The 2011 Le Mans 24 hours was an excellent example. After the two accidents which removed McNish (Haynes’s car) and Rockenfeller (Wilson-Clarke), all eyes in the Audi garage turned to Leena. Having assisted Haynes for three years on the pit wall, she was no stranger to Le Mans, but this was her first time there in charge of a car as Race Engineer.

Wasn’t there a temptation to move across the pit wall and move Leena aside? “No,” replies Haynes without hesitation. “I just told her that I was there if she needed me and left her to it. I got my head down and had a kip.” Leena casts a sharp eye at H, who responds with a quick shake of the head that suggests that, this time, he is joking.

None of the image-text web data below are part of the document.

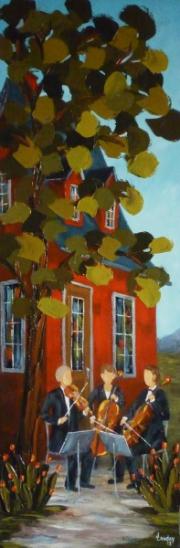 2013-03-08 Les cordes du printemps (60x20), Huile à la spatule, Vendu
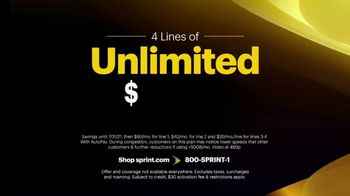 Sprint Best Unlimited Deal TV Spot, 'Four Lines and Four Galaxy Phones' - Thumbnail 3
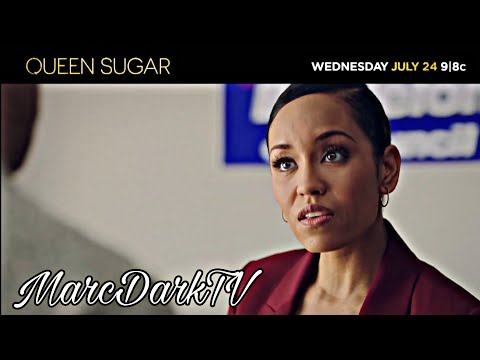 Queen Sugar Season 4 Episode 6 What To Expect!!!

We move on to discuss the tactics used by Peugeot in the last hour of this year’s 24 hours, when the Peugeot driven by Marc Gene in particular, was accused of blocking the leading Audi. “It was a war,” says Leena.

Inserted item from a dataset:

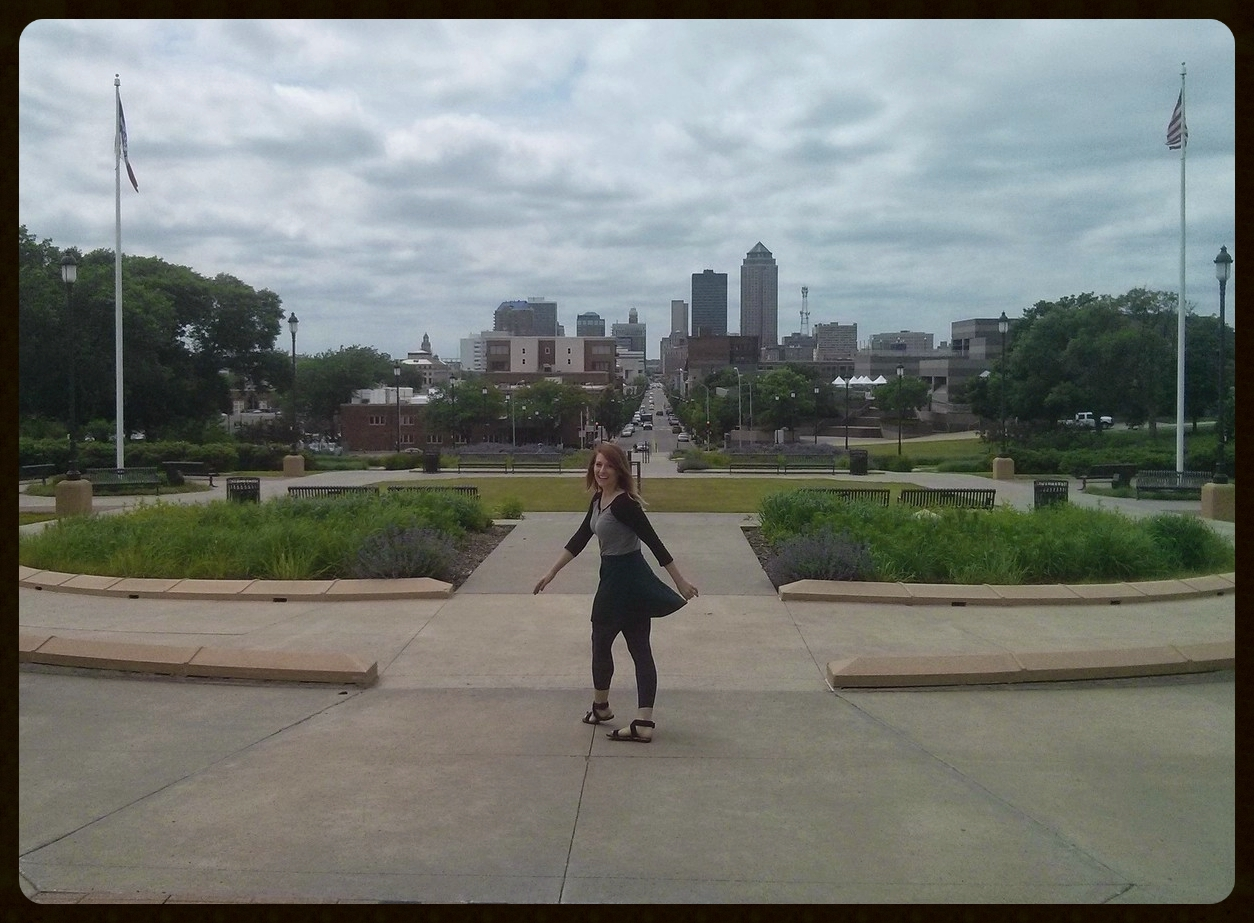 Keeva in front of the Capitol building.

“I think if the roles had been reversed we might have done the same thing,” opines H, “we’re racing after all, and racing is all about winning. You use whatever tactics are open to you.”

Kyle appears to disagree: “I think that’s the point at which Dr. Ullrich would take the decision though,” he contends. “I’m not sure that he would want to win under those circumstances.”

Another interesting view is expressed by both Haynes and Gade about racing in America. “The yellow flags make it cool,” says H. “That’s the point at which you can take a decision and gain an advantage. Look at what Allan did at Petit Le Mans in 2008, when he pulled back two laps. There’s no way even he could have done that without using the caution periods correctly. That’s where we make the difference.”

Leena takes up the theme: “I remember there was one of the European Le Mans Series races at the Nürburgring, when we were just waiting for the end of the race. There was simply nothing happening.”

This reflects a different view of endurance racing in the 21st century, more akin to the view of a sprint racer. Every lap counts, every decision is crucial and the battle for the lead is intense, throughout the race. The days have long gone when at Le Mans, the Team Manager would work out a target lap time, in the hope that by restricting its pace, the car would last until the end of the race. Haynes again: “I know that’s what they used to do, but I’ve never done that; I’ve never run to a pace. It is always flat out.”

Where Haynes is rather old-fashioned though, is in having a stop watch. “You should never rely on the timing screen,” he says, “what if the power goes down, for example at Spa in 2010?” Haynes times every lap, and has taught Gade and Wilson-Clarke to do the same. “Every track I go to, I write out the points on the circuit map where I can talk on the radio to the driver, so I don’t interrupt him when he’s flat out through Beckett’s.”

It’s the type of attention to detail that makes Haynes one of the most sought-after Race Engineers in motor-racing.